4. Node Exporter Instances Down 🟡¶
Severity: Warning Impact: Incomplete host metrics in Prometheus Services Affected: node-exporter (mixed health)
Current State: - Expected: 5/5 global instances (one per node) - Actual: Some instances reporting DOWN in Prometheus
Check Targets: 1. Visit Prometheus: http://100.1.100.201:9090/targets 2. Identify which node-exporter instances are down 3. Check node connectivity
Troubleshooting:
# Check global service status
docker service ps monitoring_node-exporter
# Check specific node
ssh <node-ip>
docker ps | grep node-exporter
# Restart service
docker service update --force monitoring_node-exporter
5. Exportarr Metrics Offline 🟡¶
Severity: Warning Impact: No visibility into ARR application health (Radarr, Sonarr, etc.) Services Affected: Exportarr instances in monitoring stack
Current Status: - Swarm stack exportarr: 0/0 (all 4 instances scaled down) - Docker Compose exportarr: ✅ Running on node 202
[!note] Dual Deployment Exportarr runs via Docker Compose on node 202 for the ARR stack, but Swarm monitoring stack instances are offline.
Investigation: - Why were Swarm exportarr instances scaled down? - Are Compose exportarr metrics being scraped? - Consolidate to single deployment method?
Verify Compose Exportarr:
6. Tdarr Exporter Completely Down 🟡¶
Severity: Warning Impact: No transcode monitoring metrics Services Affected: Tdarr exporter (0/0)

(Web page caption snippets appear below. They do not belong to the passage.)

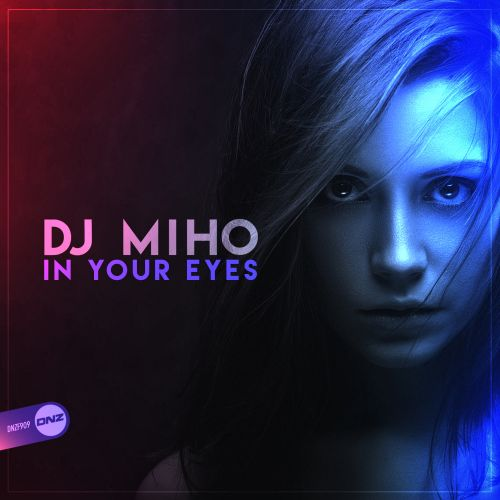 DJ Miho - In Your Eyes - DNZ Records - 07:09 - 30.11.2020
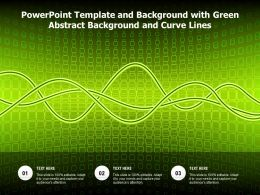 Powerpoint Template And Background With Green Abstract Background And Curve Lines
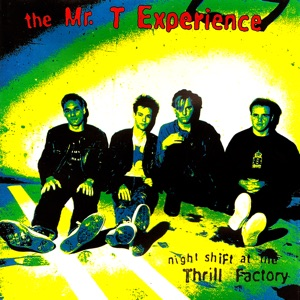 The Mr. T Experience - A Mind Is a Terrible Thing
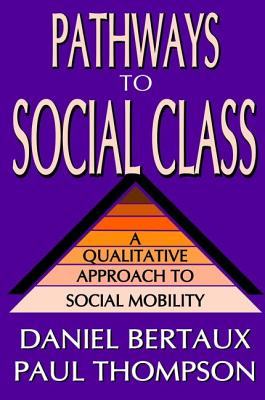 Pathways to Social Class: A Qualitative Approach to Social Mobility - Bertaux, Daniel, and Thompson, Paul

Current Status: - Service scaled to 0/0 - Prometheus target DOWN
Investigation: - Is Tdarr service itself running? - Was exporter intentionally disabled? - Performance issues with Tdarr?

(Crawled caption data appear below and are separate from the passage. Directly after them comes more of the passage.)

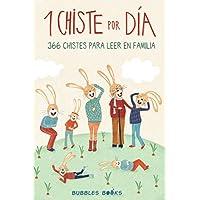 1 Chiste por día - 366 chistes para leer en familia: Chistes infantiles de humor apto para niños y niñas. Divertidos y…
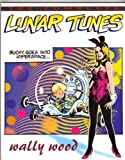 Complete Wally Wood: Lunar Tunes [Paperback]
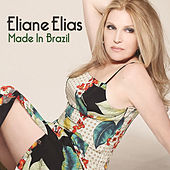 Play & Download Made In Brazil by Eliane Elias | Napster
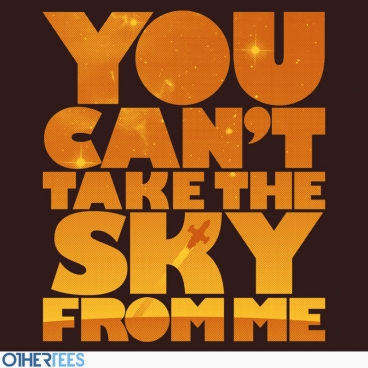 You Can't Take the Sky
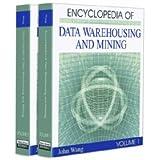 The Encyclopedia of Data Warehousing and Mining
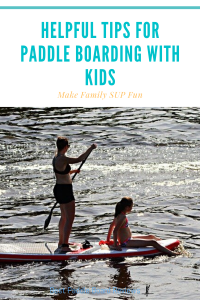 Helpful tips for Paddle Boarding with Kids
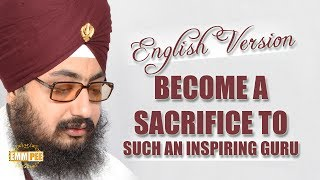 English Version - Become a sacrifice to such an inspiring Guru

7. Systemd Service Disabled 🟡¶
Severity: Warning (Operational)
Impact: Services won't auto-start on boot
Service Affected: homenet-stack.service
Current Status:
Behavior: - Stack is currently running (started manually) - Will NOT auto-start on system boot - Requires manual intervention after reboot
Decision Required: - Enable systemd service for auto-start? - Keep manual control for safety?
To Enable:
Resolved Issues¶
[!success] Recently Fixed Track resolved issues here for historical reference
None currently documented.
Monitoring Dashboard¶
Quick Health Check¶
# Overall service health
docker service ls | grep -v "0/0"
# Check critical services
docker service ps homenet1_mariadb
docker service ps homenet1_influxdb
docker service ps traefik_traefik
# Storage capacity
df -h | grep nfs
# Swarm cluster health
docker node ls
Prometheus Alerts¶
Visit: http://100.1.100.201:9090/alerts
Expected alerts for current issues: - Node exporter instances down - High disk usage warnings - Service unavailability (ELK stack)
Grafana Dashboards¶
Visit: http://100.1.100.201:3010
Relevant dashboards: - Node exporter metrics (host health) - Docker swarm overview - Storage utilization - Service resource usage
Issue Triage Process¶
Priority Levels¶
🔴 Critical (P0): - Service completely offline affecting core functionality - Data loss risk - Security vulnerability - Storage >95% full
🟡 Warning (P1): - Partial service degradation - Missing metrics/monitoring - Non-critical configuration issues - Storage 85-95% full
🟢 Info (P2): - Nice-to-have improvements - Documentation gaps - Performance optimization opportunities
Escalation Path¶
- Detection: Monitoring alerts, manual discovery, user reports
- Triage: Assess severity and impact
- Investigation: Use relevant troubleshooting runbook
- Resolution: Implement fix and document
- Verification: Confirm issue resolved
- Documentation: Update this page and runbooks
Common Troubleshooting Commands¶
# Service not starting
docker service ps <service> --no-trunc
docker service logs <service> -f
# Network issues
docker network inspect <network>
docker network ls
# Storage issues
df -h
du -sh /nfs_data/*
./sh-correct-mounts.sh
# Node issues
docker node ls
docker node inspect <node>
ssh <node-ip>
# Restart service
docker service update --force <service>
# Scale service
docker service scale <service>=1
# Stack redeployment
docker stack deploy -c <stack-file>.yml <stack-name> --with-registry-auth
Related Documentation¶
- [[ELK-Stack-Offline|ELK Stack Investigation]]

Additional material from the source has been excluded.